Effectively Communicating Risk and Uncertainty to the Public: Assessing the National Weather Service's Flood Forecast and Warning Tools
Carr, Rachel Hogan ; Montz, Burrell ; Maxfield, Keri ; Hoekstra, Stephanie ; Semmens, Kathryn ; Goldman, Elizabeth
Année de publication
Given the constant bombardment of weather information in different formats and time frames with different levels of certainty, how does an important message make an impact? For weather and river forecast offices, this is a pressing question given a likely future of increasing high-impact storm events. These offices need to quickly and effectively motivate public response to impending events such as flooding. Currently, communication of flood potential is accomplished through a suite of forecast and warning products, including river hydrographs, precipitation forecasts, and flood watches and warnings. Despite advances in forecast accuracy and lead time, people fail to respond to warnings and often suffer substantial damages and loss of property. To understand how the public uses and interprets National Weather Service (NWS) flood products, an extreme storm scenario was presented using NWS forecast products in a series of focus groups in the Delaware River basin (Pennsylvania–New Jersey). Findings from the sessions informed revisions of the products to which participants reported increased understanding and motivation to take action.

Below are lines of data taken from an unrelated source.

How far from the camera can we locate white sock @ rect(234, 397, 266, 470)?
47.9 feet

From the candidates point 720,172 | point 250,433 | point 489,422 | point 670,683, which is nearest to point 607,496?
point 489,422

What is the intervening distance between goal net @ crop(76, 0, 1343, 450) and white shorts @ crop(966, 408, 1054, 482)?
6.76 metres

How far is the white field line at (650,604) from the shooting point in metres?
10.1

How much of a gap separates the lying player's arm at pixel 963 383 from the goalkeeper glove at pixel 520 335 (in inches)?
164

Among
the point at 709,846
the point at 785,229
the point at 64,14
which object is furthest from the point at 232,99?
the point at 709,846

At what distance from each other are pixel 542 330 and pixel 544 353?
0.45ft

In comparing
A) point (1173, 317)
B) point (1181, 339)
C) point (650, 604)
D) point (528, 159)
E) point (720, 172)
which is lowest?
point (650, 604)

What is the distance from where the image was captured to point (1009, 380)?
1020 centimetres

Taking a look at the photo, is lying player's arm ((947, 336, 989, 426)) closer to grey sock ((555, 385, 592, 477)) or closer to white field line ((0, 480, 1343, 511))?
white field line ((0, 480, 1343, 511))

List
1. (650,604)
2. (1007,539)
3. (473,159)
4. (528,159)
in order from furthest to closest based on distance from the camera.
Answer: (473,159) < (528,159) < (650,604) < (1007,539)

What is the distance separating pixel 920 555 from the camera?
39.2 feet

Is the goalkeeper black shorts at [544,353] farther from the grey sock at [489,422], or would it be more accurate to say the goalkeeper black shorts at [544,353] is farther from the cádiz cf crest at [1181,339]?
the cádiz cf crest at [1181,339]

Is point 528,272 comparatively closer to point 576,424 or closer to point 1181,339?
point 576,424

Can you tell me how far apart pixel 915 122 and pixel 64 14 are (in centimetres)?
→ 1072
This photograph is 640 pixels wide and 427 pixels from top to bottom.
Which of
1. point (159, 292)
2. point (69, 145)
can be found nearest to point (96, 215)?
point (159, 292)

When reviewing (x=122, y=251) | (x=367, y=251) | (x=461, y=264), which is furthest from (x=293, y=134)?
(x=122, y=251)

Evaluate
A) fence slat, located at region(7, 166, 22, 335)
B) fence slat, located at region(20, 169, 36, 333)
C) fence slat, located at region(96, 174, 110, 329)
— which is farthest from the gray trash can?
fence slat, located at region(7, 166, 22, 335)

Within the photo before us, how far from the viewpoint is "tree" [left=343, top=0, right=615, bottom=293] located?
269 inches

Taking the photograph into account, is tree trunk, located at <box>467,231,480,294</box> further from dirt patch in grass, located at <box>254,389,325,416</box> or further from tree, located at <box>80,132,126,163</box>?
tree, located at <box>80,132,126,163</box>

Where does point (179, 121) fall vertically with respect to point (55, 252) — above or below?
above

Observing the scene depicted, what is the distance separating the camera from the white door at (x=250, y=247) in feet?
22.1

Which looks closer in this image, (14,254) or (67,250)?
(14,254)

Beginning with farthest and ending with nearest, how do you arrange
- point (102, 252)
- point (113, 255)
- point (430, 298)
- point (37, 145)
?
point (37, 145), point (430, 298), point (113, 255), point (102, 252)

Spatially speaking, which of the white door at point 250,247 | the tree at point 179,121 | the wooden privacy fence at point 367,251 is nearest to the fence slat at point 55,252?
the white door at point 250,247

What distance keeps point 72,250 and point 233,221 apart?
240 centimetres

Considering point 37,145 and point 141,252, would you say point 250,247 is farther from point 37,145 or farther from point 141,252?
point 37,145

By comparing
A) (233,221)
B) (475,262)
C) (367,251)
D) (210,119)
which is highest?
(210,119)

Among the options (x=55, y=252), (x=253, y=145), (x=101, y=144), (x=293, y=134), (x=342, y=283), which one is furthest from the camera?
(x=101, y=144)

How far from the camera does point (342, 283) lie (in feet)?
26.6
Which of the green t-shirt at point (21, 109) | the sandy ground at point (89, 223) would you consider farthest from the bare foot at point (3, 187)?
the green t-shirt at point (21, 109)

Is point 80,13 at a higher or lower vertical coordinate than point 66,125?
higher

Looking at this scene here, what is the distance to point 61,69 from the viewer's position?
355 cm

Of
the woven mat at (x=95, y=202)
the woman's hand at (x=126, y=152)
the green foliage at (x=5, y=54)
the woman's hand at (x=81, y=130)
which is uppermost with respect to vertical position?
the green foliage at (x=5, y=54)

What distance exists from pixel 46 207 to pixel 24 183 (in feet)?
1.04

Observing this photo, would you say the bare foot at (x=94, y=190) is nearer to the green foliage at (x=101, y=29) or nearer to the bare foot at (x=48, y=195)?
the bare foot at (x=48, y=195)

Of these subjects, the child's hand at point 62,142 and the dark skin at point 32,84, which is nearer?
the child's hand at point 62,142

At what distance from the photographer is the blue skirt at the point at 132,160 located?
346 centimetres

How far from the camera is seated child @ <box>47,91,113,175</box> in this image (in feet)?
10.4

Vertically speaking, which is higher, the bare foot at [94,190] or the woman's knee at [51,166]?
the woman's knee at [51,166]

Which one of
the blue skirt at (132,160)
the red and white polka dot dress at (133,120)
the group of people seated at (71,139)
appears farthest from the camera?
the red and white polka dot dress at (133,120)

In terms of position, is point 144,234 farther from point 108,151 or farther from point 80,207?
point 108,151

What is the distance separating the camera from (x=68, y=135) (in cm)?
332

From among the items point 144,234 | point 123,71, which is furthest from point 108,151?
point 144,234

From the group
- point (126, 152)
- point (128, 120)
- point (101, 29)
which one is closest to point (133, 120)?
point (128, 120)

Participants demonstrated a strong preference for river-level information presented through the NWS hydrograph among all the NWS products shown depicting an approaching hurricane. Simplified graphics, explanations in general terms, intuitive colors, and geographic specificity are key recommendations to improve comprehension of risk and uncertainty. The National Oceanic and Atmospheric Administration (NOAA) and NWS are taking steps to operationalize some of these suggestions. This study’s methods and results are applicable to other areas and hazard types.